▶ EXERCISE AIM
Answer these questions using the piece on trying something new:
1. About how many bits of information can the brain process every second?
2. What hospital volunteer role is suggested for helping parents who can't visit their newborns every day?
3. Which show is named as something people might binge-watch over the weekend?

▶ QUOTED PASSAGE
———
Do you always sleep on the same side of the bed? Do you still sport the same hairstyle you had when you were in high school? Have you worn the same perfume or cologne for as long as you can remember?
Many of us find ourselves living on autopilot doing the same routine day after day — which fades into year after year. Don’t get me wrong, some habits are good: going for that morning run, meeting friends at your favorite watering hole for Friday night happy hour, even buckling your seat belt.
Although some routines are good, it’s always nice to “shake the rug” every now and then and try something completely different. Try a new hairstyle or switch up your perfume or cologne. How about instead of binge-watching Stranger Things over the weekend, volunteer to help build a house with Habitat for Humanity. Volunteer as a hospital baby cuddler for those parents who can’t visit their newborns every day. Hey, why not run for a local office!
There are many benefits to trying something new. When we get out of our “zones” we meet new people and create new friendships. That may lead to new business opportunities, new relationships, new ways of thinking.
Our brain is an incredible machine. It can process about 11 million bits of information every second.
It has to immediately filter all this incoming information. It’s no wonder our brains have placed all those mindless (yep, pun intended) routines we do repeatedly into the do-that-without-thinking category. Our brain has enough to do already.
One of the greatest benefits to trying something new, especially as we age, is that we actually change the makeup of our brains. When the brain is bombarded with new stimuli — new sounds, smells, tastes, experiences, ideas — it physically changes!
———
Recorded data
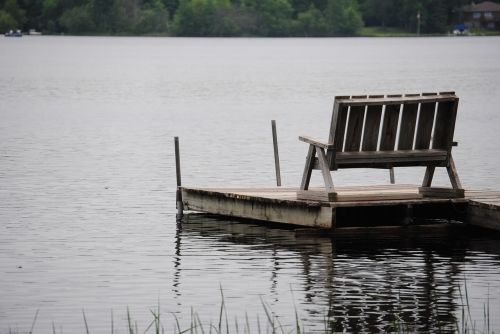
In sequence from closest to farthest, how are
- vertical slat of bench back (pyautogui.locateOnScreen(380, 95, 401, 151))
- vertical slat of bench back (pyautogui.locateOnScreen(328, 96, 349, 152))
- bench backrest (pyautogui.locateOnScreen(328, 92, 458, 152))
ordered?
———
▶ SOLUTION TO THE PROBLEM
1. About 11 million
2. Hospital baby cuddler
3. Stranger Things